#### WORK ORDER
Needed from the data below: every line from the one with "[camera trap, expert-labeled]" up to and including the one with "common name: weka", repeated exactly and with nothing else.

#### SUPPLIED MATERIAL
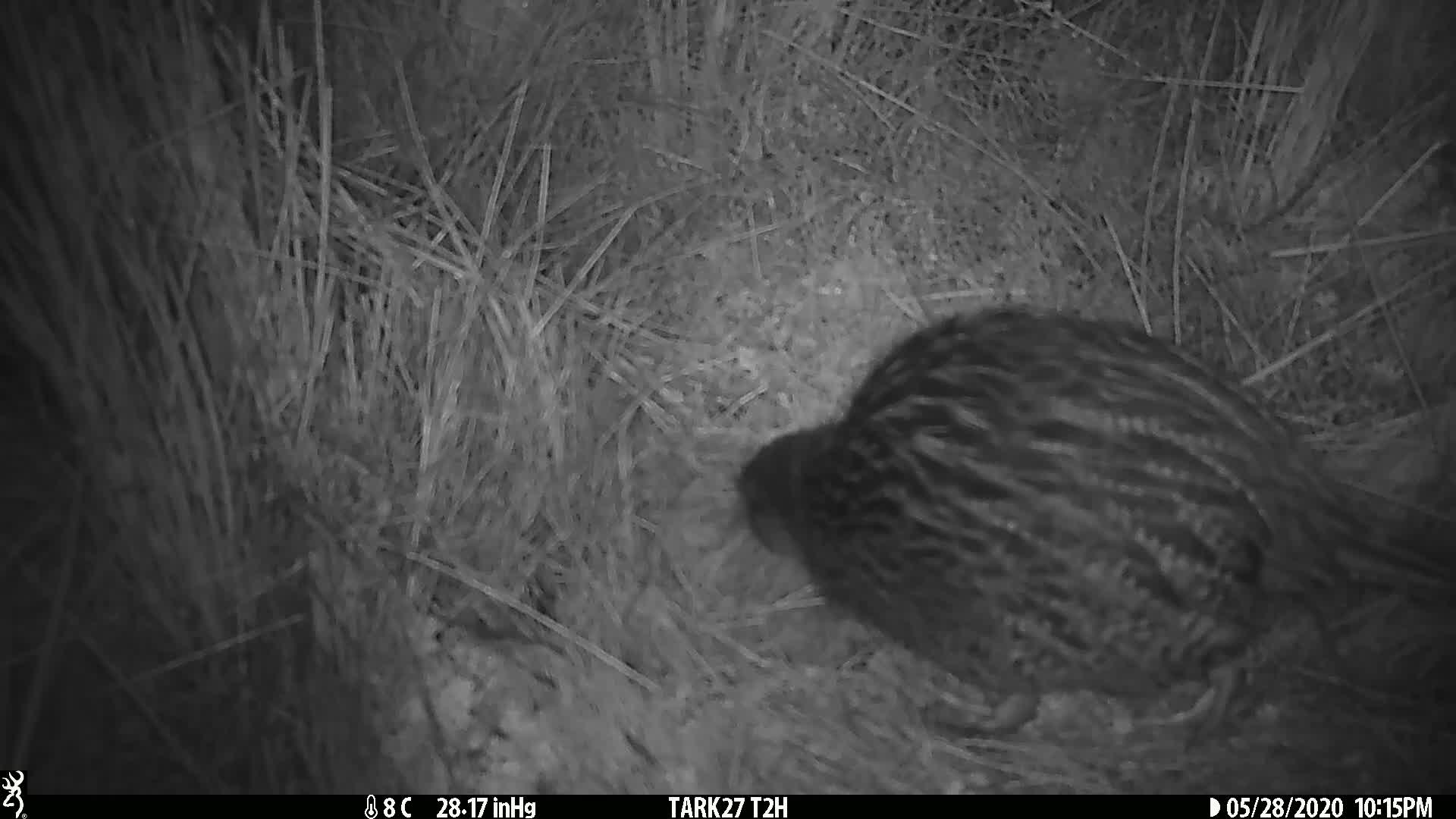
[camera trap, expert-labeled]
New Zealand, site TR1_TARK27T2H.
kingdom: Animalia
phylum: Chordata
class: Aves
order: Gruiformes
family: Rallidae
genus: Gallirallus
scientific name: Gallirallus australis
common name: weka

--

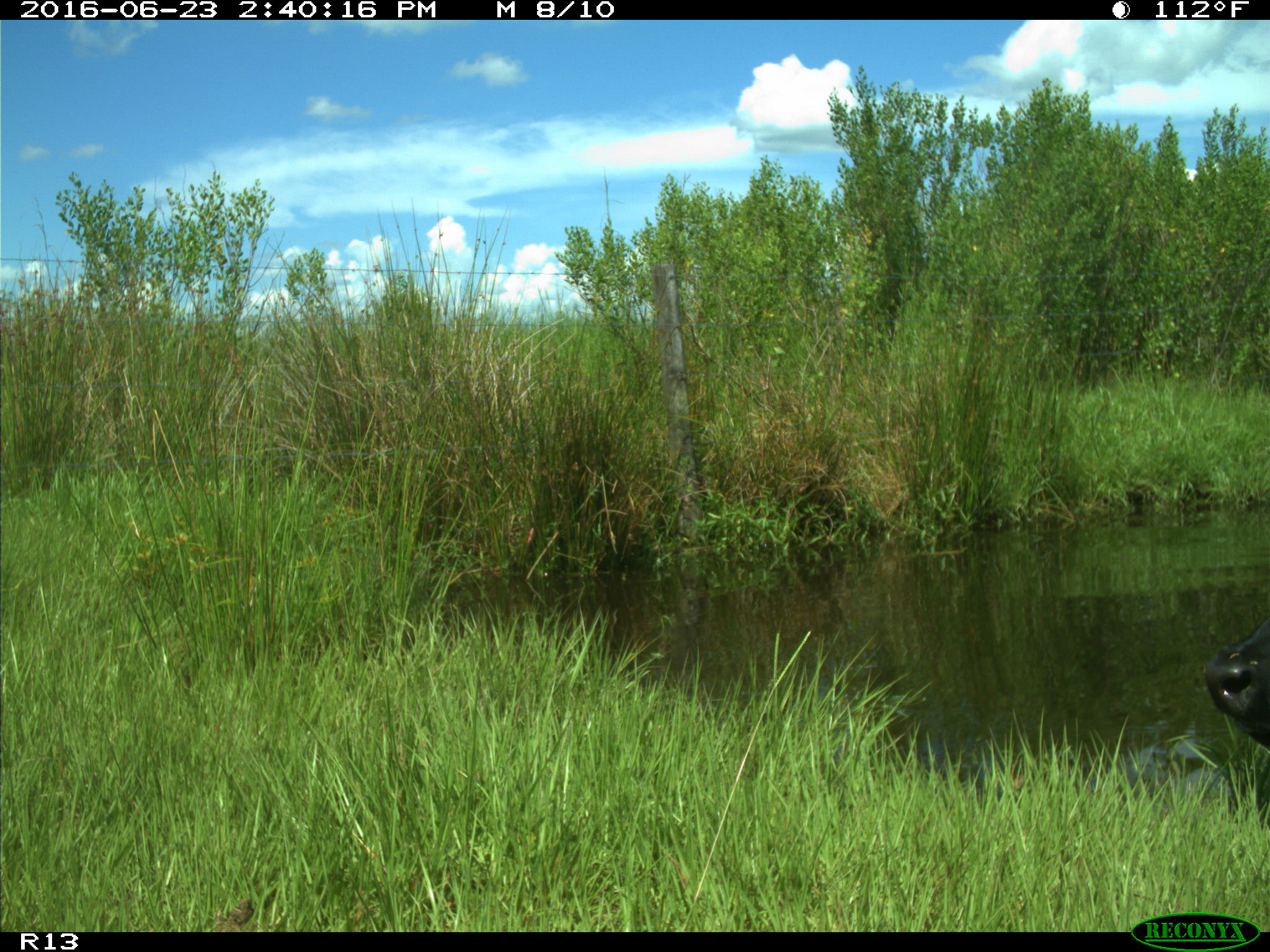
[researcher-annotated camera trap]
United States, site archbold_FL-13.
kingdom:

#### RESPONSE TO THIS EXERCISE
[camera trap, expert-labeled]
New Zealand, site TR1_TARK27T2H.
kingdom: Animalia
phylum: Chordata
class: Aves
order: Gruiformes
family: Rallidae
genus: Gallirallus
scientific name: Gallirallus australis
common name: weka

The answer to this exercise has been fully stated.